According to Ben Kripps, owner of Madison-based ClearView Sunrooms & Windows, four-season rooms are the clear favorite among homeowners today. He’s been in the business since 2000 and opened ClearView with his wife in 2004. When he first started, the sales breakdown was 70% three-season rooms and 30% four-season rooms. Today, 95% of his sales are four-season rooms and 5% are three-season rooms.
“We had some ups and downs in 2020,” Kripps says. “2021 was much more busy than what we could handle, and now we are busting at the seams. There has not been a winter slowdown, which is weird because that has never happened in the 22 years that I have been in this business.”
Three-season rooms require precise craftsmanship and careful consideration of placement, says Degnan. “With a three-season room, you don’t have drywall to cover up average framing. In a four-season room, drywall and siding cover up minor imperfections. With a screened porch or three-season room, virtually everything you do is seen,” he says.
And you can easily use a three-season room eight to 10 months out of the year, especially if the room faces south for optimal sun exposure, both Degnan and Kripps say.
“South-facing is the best for the most use of a three-season room, but we build them facing any direction,” Kripps says. “Our customers will use a space heater or an electric fireplace to take the chill off a three-season room.”

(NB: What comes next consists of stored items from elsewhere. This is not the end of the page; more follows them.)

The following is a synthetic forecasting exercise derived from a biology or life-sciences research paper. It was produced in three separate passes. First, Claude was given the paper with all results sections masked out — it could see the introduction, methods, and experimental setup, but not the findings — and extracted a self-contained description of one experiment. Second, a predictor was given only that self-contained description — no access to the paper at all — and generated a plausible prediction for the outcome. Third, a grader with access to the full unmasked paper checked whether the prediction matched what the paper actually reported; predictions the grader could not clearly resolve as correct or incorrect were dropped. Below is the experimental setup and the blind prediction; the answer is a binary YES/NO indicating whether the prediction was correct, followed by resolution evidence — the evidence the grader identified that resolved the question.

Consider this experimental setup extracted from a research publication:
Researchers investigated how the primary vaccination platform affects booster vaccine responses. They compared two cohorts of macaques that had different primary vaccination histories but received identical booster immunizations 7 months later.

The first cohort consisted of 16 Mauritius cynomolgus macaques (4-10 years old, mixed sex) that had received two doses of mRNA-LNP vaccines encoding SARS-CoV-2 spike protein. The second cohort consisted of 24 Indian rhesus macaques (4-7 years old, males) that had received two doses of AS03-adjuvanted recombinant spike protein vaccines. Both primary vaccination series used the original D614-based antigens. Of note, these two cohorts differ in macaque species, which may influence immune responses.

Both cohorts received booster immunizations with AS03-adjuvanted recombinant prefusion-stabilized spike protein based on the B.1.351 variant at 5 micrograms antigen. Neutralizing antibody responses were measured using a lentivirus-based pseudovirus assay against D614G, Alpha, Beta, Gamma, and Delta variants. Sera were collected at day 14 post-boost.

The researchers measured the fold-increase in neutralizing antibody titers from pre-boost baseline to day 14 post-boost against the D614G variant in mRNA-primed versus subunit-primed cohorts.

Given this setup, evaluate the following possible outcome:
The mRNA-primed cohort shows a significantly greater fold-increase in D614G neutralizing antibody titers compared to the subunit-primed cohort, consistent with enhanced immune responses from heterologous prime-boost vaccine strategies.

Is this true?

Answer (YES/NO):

Indeed, many homeowners are figuring out ways to make three-seasons usable year-round. “In the city of Madison, you can actually put in a woodburning fireplace and have that heat up the room,” Degnan says. “In the suburbs and rural areas, the most popular option is putting in a gas fireplace. I have numerous clients that have three-season rooms that face south. Here, the amount of natural sunlight will warm up the room into the 50s, and only a little bit of extra heat is needed.”

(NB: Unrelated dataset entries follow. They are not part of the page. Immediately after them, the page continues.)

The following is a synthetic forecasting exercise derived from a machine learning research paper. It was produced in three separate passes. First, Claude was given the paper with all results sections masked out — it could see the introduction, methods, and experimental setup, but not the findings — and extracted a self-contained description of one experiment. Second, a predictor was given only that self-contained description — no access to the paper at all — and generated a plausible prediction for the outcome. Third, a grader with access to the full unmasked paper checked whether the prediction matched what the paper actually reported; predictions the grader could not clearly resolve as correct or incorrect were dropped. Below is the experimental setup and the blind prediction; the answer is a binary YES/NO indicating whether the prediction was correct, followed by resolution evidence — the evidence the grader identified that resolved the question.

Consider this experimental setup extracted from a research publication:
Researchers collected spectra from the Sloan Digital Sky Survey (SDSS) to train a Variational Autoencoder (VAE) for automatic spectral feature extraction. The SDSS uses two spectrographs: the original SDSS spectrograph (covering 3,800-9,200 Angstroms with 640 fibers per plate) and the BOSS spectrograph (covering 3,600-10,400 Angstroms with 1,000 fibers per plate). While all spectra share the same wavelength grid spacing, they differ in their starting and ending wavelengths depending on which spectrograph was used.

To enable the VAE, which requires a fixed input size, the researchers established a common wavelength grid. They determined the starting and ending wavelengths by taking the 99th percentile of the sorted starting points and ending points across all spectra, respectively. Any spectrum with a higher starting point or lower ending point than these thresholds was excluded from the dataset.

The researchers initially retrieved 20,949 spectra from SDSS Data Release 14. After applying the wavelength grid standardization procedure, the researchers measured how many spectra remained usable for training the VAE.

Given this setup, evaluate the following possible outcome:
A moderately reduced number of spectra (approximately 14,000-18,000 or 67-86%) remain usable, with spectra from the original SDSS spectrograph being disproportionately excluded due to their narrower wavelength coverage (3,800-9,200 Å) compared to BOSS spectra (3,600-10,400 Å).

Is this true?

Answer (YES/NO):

Two of Degnan’s clients, Emily and Jason in Fitchburg, had an unshaded, south-facing back deck that was too warm in the summer, but not warm enough once temperatures dropped. “There was a really great deck on the back of our home,” says Emily. “We loved this feature. However, we found that it was so sunny that we often didn’t enjoy it. We were originally thinking of a screened porch, but the more we talked to Abe and the designers, the more we thought that a three-season room would actually work best for our family’s needs.”

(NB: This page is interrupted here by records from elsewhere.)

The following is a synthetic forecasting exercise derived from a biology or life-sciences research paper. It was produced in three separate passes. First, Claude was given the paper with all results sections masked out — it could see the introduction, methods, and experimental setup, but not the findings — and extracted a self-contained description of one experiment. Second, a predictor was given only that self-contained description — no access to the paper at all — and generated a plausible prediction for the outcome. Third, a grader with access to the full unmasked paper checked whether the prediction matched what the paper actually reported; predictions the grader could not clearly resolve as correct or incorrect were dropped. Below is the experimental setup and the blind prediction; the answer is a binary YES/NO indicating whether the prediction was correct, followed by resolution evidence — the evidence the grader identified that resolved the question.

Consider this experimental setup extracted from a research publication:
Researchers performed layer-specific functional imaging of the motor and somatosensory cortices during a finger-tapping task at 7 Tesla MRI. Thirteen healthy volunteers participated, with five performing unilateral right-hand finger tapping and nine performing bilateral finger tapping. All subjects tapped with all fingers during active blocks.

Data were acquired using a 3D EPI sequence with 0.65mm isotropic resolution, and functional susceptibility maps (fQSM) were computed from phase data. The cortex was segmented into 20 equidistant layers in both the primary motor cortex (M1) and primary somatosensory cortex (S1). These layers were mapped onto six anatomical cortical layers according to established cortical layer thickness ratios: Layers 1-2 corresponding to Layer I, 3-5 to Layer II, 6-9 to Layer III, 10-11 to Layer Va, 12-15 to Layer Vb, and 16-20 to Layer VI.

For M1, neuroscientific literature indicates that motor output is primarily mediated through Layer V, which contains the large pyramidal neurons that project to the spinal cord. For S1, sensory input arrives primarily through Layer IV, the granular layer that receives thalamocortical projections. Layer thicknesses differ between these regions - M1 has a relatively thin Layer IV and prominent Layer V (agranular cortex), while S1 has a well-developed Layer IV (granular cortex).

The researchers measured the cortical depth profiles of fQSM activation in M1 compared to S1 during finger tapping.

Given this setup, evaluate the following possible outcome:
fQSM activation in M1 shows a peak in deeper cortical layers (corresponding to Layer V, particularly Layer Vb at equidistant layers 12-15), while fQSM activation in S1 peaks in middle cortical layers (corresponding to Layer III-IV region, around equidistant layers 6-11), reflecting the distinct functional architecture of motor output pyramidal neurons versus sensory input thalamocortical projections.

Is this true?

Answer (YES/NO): NO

In the summer, they keep the three-season room’s windows open, making it feel like an outdoor space. “During the cooler seasons, including winter, we put the fireplace on and thus have another family or sitting room. It’s a really great, flexible space,” Jason says.
The design of a three-season room can depend on the existing structure. “If the infrastructure is already there, then we might be going for a more minimalist look by trying to make it feel very open in the way the original porch was [and include] the biggest windows possible,” Degnan says. When designing from the ground up, the homeowners might opt for a unique window design, a fireplace or a trim that is stained or painted.
“For us, having the ability to close off the room during the winter but completely open it during the summer was important, so we needed door and window options that did that,” Emily says. “Since our folding door allows us to open the three-season room to the rest of the house completely, we have a whole other table and space for guests and family to gather,” Jason adds.
Degnan enjoys collaborating with clients on these kinds of projects, and he’s seen it all. “We even built a two-story three-season room once,” recalls Degnan. “That project might have been the most memorable.”
Michelle Mastro is a home and lifestyle freelance writer.